I couldn't find a better title, but here's the thing...
I was studying Elastic Net regularization and I found this function: $$ \text{Loss} = \sum_{i=0}^n \left(y_i - (wx_i + c)\right)^2 + \lambda_1 \sum_{i=0}^{m-1} \left|w_i\right| + \lambda_2 \sum_{i=0}^{m-1} w_i^2 \\ $$$$ \text{Loss} = \sum_{i=0}^n \left(y_i - (wx_i + c)\right)^2 + \lambda_1 \sum_{j=0}^{m-1} \left|w_j\right| + \lambda_2 \sum_{j=0}^{m-1} w_j^2 \\ $$
Sorry about the image, but it's much easier this way. So I found this as being the loss function. However, there is no lambda 1, nor lambda 2 in Scikit-Learn. Instead, we find alpha and l1_ration.

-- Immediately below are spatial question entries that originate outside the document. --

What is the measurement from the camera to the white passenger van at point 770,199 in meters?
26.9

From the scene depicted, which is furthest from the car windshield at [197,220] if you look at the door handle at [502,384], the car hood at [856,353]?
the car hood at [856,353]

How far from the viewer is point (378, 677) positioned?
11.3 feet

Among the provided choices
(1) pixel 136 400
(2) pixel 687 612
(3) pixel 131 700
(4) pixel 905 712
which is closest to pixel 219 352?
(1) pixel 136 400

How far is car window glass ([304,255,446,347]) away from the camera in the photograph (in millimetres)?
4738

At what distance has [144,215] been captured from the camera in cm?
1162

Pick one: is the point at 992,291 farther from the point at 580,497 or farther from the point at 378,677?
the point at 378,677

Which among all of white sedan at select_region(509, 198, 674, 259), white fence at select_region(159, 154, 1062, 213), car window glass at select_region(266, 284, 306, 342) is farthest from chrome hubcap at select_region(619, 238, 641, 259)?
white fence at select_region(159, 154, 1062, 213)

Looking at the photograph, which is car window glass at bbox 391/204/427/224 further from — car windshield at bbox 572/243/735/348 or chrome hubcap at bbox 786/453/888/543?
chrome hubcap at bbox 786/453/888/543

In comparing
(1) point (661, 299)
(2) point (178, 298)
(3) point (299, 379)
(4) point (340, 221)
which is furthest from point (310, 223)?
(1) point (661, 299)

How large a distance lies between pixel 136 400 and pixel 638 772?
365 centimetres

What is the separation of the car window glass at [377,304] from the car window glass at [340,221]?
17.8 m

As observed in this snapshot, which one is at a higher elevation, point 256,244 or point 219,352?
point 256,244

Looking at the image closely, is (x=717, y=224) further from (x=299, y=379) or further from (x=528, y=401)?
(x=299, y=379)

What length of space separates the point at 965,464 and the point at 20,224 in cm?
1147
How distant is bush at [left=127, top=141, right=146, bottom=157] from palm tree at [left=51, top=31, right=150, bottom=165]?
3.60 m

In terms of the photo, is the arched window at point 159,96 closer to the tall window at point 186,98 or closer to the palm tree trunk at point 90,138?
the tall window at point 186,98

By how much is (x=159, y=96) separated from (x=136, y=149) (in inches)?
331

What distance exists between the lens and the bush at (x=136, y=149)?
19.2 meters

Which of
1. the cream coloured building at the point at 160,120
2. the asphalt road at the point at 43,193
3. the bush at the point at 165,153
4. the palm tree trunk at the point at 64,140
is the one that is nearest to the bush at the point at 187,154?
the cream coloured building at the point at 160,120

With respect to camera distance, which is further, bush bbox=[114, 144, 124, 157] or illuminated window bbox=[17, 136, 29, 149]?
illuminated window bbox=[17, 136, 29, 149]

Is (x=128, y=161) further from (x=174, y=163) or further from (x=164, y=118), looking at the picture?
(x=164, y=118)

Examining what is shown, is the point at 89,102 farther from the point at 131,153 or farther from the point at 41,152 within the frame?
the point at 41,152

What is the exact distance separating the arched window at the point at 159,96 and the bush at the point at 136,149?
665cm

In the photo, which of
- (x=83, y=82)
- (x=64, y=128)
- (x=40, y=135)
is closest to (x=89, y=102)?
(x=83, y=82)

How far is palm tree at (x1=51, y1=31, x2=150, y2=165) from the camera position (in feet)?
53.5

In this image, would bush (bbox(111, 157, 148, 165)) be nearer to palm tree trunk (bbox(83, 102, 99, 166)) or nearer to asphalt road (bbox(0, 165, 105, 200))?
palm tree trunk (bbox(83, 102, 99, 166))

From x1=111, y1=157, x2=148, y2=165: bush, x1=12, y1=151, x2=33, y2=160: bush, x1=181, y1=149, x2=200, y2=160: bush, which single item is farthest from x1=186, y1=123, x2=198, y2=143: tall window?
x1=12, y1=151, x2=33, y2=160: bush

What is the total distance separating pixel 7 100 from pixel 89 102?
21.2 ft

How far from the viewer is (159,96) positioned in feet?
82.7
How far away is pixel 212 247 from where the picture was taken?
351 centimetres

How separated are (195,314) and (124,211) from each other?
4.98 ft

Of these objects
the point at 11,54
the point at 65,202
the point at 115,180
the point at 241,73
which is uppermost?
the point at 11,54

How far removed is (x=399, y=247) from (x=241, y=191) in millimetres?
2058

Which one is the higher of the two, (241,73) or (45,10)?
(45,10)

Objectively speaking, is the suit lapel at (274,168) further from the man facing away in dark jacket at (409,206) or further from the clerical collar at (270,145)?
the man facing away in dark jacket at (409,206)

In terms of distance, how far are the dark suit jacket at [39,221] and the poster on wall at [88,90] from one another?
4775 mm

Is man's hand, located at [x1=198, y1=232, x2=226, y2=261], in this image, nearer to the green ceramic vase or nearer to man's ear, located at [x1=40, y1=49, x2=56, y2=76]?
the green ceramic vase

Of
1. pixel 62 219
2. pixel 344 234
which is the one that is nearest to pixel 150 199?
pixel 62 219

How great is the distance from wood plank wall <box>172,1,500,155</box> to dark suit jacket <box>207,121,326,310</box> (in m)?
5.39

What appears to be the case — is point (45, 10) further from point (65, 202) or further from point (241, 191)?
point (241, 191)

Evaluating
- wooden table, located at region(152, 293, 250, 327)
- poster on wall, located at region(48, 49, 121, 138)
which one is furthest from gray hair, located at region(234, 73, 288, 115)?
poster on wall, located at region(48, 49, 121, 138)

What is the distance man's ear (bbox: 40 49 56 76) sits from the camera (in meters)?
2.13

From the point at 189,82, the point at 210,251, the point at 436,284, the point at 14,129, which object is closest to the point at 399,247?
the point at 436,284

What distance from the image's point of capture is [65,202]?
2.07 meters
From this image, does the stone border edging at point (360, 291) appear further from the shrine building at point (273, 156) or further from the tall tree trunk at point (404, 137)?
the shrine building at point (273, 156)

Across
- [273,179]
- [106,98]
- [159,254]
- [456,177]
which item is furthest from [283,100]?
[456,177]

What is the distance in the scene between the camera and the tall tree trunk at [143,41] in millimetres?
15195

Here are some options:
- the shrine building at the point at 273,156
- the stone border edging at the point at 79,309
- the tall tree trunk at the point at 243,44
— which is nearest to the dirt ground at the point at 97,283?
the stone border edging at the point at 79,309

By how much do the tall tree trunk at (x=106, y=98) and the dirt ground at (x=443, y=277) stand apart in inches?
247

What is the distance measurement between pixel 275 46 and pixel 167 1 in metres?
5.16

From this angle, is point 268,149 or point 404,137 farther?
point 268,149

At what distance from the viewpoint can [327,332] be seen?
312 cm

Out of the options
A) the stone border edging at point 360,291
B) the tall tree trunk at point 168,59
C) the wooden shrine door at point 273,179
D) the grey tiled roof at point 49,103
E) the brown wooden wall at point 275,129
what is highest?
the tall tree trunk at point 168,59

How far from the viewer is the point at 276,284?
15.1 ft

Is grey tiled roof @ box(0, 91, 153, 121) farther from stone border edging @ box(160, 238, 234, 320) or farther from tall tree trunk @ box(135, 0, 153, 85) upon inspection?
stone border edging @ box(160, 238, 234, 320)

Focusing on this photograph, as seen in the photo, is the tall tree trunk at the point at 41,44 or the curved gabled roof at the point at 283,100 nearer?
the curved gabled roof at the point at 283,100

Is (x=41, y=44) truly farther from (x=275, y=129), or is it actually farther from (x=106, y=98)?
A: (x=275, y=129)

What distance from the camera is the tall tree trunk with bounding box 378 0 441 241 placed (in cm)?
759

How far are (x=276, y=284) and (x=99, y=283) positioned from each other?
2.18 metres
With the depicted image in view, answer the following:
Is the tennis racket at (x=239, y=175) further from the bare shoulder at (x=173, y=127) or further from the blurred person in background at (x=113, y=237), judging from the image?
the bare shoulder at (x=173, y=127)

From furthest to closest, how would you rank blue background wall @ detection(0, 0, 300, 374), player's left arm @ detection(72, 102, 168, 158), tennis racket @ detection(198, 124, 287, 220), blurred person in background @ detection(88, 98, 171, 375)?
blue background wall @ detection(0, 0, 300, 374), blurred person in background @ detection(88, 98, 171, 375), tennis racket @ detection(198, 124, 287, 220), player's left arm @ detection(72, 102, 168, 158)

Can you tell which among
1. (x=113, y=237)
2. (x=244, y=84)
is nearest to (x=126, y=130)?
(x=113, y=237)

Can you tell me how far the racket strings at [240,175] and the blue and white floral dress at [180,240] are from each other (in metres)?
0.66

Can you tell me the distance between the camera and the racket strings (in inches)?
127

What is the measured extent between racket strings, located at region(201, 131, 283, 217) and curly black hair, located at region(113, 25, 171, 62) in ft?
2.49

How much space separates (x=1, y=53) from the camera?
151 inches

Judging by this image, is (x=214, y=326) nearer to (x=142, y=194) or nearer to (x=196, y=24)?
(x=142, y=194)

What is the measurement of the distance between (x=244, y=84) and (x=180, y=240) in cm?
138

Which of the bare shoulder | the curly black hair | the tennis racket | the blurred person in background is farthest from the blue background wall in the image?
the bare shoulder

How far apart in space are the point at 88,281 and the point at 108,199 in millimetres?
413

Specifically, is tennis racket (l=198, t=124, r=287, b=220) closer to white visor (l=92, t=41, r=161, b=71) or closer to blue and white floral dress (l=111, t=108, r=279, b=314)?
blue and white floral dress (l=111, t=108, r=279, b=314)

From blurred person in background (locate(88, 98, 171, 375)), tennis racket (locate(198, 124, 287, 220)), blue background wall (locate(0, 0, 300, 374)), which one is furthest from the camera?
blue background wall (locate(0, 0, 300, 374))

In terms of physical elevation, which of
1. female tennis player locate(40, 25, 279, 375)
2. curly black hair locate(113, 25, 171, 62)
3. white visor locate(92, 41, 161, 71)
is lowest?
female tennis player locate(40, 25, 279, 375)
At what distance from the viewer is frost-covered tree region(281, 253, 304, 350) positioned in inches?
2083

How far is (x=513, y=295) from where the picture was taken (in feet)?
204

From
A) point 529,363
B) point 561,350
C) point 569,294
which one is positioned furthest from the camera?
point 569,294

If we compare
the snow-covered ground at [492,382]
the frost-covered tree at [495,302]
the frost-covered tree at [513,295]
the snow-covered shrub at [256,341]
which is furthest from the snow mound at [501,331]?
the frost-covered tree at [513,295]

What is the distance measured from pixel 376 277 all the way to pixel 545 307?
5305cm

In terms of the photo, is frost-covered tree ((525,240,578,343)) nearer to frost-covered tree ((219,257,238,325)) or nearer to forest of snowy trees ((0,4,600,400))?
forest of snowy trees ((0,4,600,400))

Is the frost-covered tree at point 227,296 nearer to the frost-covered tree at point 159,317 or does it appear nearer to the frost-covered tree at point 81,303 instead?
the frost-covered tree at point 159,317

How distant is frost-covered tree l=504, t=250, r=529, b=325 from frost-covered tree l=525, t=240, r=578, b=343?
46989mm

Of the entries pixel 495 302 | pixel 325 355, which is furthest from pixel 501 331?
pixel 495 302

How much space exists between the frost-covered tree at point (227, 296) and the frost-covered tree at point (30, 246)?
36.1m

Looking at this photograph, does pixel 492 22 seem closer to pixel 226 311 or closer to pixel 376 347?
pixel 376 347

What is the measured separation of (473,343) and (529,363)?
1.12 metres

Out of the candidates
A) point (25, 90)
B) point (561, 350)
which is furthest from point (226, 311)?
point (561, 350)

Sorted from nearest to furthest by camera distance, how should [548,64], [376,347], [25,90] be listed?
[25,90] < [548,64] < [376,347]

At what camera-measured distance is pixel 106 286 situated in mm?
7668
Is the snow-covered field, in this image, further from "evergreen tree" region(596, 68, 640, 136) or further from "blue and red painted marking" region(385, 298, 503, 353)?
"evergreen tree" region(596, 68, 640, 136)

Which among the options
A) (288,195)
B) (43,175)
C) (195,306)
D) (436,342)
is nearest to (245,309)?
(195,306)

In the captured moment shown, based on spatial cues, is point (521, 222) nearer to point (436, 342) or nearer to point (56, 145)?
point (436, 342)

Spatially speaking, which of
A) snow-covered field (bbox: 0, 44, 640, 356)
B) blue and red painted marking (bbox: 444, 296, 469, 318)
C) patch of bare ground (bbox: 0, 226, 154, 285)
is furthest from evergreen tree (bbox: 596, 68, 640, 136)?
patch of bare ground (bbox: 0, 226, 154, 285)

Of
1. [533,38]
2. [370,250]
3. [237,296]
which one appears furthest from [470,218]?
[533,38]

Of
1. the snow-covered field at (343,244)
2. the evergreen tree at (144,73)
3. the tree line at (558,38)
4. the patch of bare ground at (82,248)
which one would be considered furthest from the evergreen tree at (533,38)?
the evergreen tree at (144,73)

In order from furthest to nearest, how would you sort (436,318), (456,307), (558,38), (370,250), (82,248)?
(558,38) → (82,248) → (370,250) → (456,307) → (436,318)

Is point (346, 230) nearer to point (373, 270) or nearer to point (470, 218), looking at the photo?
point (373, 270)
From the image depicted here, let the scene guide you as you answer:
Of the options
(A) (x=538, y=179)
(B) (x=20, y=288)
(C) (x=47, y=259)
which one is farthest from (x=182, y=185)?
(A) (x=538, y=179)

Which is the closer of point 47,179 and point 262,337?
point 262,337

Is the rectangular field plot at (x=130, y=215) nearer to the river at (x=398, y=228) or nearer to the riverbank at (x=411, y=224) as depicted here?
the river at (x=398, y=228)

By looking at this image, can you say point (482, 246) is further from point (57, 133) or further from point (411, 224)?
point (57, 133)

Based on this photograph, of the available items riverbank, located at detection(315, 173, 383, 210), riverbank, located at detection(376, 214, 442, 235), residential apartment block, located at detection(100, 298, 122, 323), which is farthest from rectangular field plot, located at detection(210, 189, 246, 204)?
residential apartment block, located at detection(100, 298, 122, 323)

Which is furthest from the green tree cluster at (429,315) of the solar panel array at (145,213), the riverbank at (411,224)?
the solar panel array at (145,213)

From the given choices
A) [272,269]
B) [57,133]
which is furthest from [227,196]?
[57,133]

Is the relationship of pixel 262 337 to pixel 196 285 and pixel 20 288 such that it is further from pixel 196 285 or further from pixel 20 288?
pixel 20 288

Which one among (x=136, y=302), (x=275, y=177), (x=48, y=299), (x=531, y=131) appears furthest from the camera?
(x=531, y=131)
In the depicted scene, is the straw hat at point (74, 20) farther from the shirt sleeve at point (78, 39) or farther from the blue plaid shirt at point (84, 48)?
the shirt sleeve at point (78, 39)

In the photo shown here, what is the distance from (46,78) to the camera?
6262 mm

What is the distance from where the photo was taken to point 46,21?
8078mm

After studying more, I found that Scikit-Learn alpha is actually lambda and Scikit-Learn l1_ratio is actually alpha, both from this other equation:
$$ L_\text{enet} = \frac{1}{2n}\sum_{i=1}^n (y_i - x_i^T \beta)^2 + \lambda \left( \frac{1-\alpha}{2} \sum_{j=1}^m \beta_j^2+ \alpha \sum_{j=1}^m \left|\beta_j\right| \right) $$
So I guess the biggest question is: how do I go from the first equation to the last equation? How are these two equations connected?
I couldn't find a way to go from the first equation to the second one.
Again, sorry about the image, I know this isn't the best practice, but it was so much easier to just add them in here.
NOTE: Please consider w and beta as the same thing, the coefficients from the regression.